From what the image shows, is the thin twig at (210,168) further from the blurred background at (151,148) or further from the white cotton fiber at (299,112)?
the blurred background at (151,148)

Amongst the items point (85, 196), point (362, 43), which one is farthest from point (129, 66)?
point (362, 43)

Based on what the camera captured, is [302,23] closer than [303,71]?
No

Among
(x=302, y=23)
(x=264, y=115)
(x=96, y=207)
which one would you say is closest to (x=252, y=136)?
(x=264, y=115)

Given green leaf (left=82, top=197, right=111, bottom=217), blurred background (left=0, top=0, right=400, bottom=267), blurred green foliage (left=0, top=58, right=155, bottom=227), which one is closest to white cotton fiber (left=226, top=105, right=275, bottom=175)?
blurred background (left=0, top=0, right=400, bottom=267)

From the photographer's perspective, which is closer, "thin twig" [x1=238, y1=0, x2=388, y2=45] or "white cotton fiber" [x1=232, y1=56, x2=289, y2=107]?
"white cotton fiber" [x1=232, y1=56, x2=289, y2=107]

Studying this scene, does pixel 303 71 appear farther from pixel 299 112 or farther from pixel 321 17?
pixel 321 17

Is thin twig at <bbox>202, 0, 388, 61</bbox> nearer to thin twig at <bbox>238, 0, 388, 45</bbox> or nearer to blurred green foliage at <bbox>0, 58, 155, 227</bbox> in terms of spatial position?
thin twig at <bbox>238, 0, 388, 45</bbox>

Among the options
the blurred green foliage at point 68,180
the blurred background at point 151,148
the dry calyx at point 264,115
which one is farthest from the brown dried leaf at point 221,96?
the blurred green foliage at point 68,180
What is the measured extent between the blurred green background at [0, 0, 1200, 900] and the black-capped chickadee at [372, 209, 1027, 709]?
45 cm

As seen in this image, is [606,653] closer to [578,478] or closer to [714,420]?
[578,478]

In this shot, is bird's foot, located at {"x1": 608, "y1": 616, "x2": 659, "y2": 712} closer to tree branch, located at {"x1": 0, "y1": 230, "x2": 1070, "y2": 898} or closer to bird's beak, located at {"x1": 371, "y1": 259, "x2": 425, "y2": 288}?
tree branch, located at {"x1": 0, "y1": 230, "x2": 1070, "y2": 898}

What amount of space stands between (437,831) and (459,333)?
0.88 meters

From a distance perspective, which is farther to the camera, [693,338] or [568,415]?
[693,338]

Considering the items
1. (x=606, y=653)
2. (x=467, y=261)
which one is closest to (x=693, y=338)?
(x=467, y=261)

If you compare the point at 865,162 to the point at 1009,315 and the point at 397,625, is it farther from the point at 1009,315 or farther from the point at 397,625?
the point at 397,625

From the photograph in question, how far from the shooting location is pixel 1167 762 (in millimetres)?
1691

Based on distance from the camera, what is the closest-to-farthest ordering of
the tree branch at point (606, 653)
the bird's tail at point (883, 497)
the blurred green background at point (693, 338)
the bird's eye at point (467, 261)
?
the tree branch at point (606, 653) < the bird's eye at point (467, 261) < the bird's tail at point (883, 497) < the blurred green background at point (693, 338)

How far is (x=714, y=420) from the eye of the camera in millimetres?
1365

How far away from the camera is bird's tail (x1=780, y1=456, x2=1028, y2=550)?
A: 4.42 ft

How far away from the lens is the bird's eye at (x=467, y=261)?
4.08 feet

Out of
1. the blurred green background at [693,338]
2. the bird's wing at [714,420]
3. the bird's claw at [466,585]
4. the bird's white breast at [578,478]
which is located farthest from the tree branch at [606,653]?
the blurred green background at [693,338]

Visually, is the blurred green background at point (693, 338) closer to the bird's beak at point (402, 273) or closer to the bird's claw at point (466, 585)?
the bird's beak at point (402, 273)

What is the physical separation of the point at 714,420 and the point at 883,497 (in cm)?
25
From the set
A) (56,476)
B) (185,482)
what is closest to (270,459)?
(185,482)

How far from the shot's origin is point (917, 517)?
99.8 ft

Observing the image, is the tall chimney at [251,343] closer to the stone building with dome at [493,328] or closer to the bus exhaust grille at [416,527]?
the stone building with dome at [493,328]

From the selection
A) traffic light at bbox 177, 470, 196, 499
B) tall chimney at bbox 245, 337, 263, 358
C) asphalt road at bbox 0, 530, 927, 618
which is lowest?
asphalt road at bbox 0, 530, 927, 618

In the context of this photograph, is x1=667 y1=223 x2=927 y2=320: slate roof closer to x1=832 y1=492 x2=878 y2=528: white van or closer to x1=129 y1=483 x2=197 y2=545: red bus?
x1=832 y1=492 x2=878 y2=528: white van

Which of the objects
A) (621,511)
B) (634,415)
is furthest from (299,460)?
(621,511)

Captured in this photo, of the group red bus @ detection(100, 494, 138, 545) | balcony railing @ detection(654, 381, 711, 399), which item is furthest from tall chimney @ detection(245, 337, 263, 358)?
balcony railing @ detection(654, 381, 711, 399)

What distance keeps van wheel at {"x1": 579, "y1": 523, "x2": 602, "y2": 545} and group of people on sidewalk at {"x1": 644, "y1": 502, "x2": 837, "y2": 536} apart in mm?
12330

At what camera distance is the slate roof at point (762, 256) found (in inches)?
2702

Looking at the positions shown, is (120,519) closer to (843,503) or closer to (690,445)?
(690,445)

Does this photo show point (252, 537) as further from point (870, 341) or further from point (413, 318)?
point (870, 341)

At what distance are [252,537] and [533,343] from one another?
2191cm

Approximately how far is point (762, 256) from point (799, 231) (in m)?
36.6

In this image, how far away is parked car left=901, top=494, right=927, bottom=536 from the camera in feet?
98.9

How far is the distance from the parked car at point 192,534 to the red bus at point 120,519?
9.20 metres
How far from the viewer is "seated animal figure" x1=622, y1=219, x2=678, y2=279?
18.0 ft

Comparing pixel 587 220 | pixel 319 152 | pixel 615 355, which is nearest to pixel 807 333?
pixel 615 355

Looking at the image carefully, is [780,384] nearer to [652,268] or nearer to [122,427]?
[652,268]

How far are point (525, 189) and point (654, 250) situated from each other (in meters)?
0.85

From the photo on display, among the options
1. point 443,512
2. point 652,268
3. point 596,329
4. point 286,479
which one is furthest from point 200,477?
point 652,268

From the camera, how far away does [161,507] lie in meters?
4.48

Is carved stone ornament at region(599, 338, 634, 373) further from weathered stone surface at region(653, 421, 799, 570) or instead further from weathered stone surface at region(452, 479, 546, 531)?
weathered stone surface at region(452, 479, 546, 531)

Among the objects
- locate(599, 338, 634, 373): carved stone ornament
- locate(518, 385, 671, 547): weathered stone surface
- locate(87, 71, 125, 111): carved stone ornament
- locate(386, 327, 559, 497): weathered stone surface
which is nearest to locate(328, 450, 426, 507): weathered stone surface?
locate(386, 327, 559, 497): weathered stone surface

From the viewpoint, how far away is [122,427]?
--------------------
# [WHAT IS ASKED]
Return every line from the one holding "What distance keeps" through the end of the data, exactly as it appears, with both ends kept and nothing else.

# [EXERCISE RESULT]
What distance keeps van wheel at {"x1": 579, "y1": 523, "x2": 602, "y2": 545} and group of people on sidewalk at {"x1": 644, "y1": 502, "x2": 837, "y2": 536} apart in mm?
12330

At what camera distance is the slate roof at point (762, 256) found (in inches)?
2702

Looking at the positions shown, is (120,519) closer to (843,503) or closer to (690,445)?
(690,445)

Does this photo show point (252, 537) as further from point (870, 341) or further from point (413, 318)?
point (870, 341)

At what distance are [252,537] and [533,343] from one another?
2191cm

Approximately how far is point (762, 256) from point (799, 231) (in m)?
36.6

In this image, how far away is parked car left=901, top=494, right=927, bottom=536 from the camera in feet?
98.9

How far is the distance from the parked car at point 192,534 to the red bus at point 120,519?
9.20 metres
How far from the viewer is "seated animal figure" x1=622, y1=219, x2=678, y2=279?
18.0 ft

Comparing pixel 587 220 | pixel 319 152 | pixel 615 355, which is nearest to pixel 807 333?
pixel 615 355

Looking at the image carefully, is [780,384] nearer to [652,268] or nearer to [122,427]?
[652,268]

How far are point (525, 189) and point (654, 250) situated from each other (in meters)?
0.85

From the photo on display, among the options
1. point 443,512
2. point 652,268
3. point 596,329
4. point 286,479
which one is furthest from point 200,477?
point 652,268

From the camera, how far away does [161,507] lie in meters?
4.48

Is carved stone ornament at region(599, 338, 634, 373) further from weathered stone surface at region(653, 421, 799, 570) or instead further from weathered stone surface at region(452, 479, 546, 531)?
weathered stone surface at region(452, 479, 546, 531)

Among the objects
- locate(599, 338, 634, 373): carved stone ornament
- locate(518, 385, 671, 547): weathered stone surface
- locate(87, 71, 125, 111): carved stone ornament
- locate(386, 327, 559, 497): weathered stone surface
which is nearest to locate(328, 450, 426, 507): weathered stone surface?
locate(386, 327, 559, 497): weathered stone surface

From the viewpoint, how far away is [122,427]?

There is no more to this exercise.